» Extract
** Start **
Temperature Coefficients
The power temperature coefficient γ (gamma) indicates how much module output decreases per Kelvin temperature rise above 25°C:
| Module Technology | Temperature Coefficient γ |
|---|---|
| Monocrystalline PERC | –0.35 to –0.40%/K |
| Polycrystalline | –0.40 to –0.45%/K |
| TOPCon | –0.30 to –0.35%/K |
| Heterojunction (HJT) | –0.25 to –0.30%/K |
| Thin-film CdTe | –0.20 to –0.25%/K |
Heterojunction and thin-film modules have lower temperature losses and are therefore particularly suitable for hot locations or systems with restricted rear ventilation.
Module Temperature in Operation
Cell temperature during operation is significantly above ambient temperature. A dark module absorbs about 80% of incident radiation and converts only 20% to electricity – the rest becomes heat.
** End **
» Entries supplied
** Start **
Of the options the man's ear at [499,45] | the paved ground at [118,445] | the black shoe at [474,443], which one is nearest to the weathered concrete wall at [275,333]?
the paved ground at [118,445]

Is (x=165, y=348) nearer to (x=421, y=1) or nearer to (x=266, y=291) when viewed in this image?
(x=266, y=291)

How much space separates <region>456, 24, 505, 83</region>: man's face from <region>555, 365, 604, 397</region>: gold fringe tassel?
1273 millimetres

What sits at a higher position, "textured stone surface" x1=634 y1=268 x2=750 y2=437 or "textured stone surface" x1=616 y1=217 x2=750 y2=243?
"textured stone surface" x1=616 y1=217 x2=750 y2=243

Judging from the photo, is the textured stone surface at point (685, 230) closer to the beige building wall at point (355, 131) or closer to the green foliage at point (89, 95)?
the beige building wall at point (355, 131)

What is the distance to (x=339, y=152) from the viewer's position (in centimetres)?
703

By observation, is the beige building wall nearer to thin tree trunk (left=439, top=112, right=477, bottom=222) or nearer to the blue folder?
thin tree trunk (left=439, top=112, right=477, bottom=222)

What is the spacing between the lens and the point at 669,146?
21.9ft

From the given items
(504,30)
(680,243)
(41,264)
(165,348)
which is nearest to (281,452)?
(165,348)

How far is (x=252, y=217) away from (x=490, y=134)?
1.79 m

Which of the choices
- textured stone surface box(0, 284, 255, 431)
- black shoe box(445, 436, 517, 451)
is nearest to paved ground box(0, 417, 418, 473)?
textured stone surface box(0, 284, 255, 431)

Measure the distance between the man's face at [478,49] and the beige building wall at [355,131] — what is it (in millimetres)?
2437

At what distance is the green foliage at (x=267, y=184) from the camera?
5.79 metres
** End **
» Problem
Reproduce the temperature coefficient passage verbatim, from "Temperature Coefficients" up to and including "rest becomes heat.". The entries have no connection to the temperature coefficient passage.

» Response
Temperature Coefficients
The power temperature coefficient γ (gamma) indicates how much module output decreases per Kelvin temperature rise above 25°C:
| Module Technology | Temperature Coefficient γ |
|---|---|
| Monocrystalline PERC | –0.35 to –0.40%/K |
| Polycrystalline | –0.40 to –0.45%/K |
| TOPCon | –0.30 to –0.35%/K |
| Heterojunction (HJT) | –0.25 to –0.30%/K |
| Thin-film CdTe | –0.20 to –0.25%/K |
Heterojunction and thin-film modules have lower temperature losses and are therefore particularly suitable for hot locations or systems with restricted rear ventilation.
Module Temperature in Operation
Cell temperature during operation is significantly above ambient temperature. A dark module absorbs about 80% of incident radiation and converts only 20% to electricity – the rest becomes heat.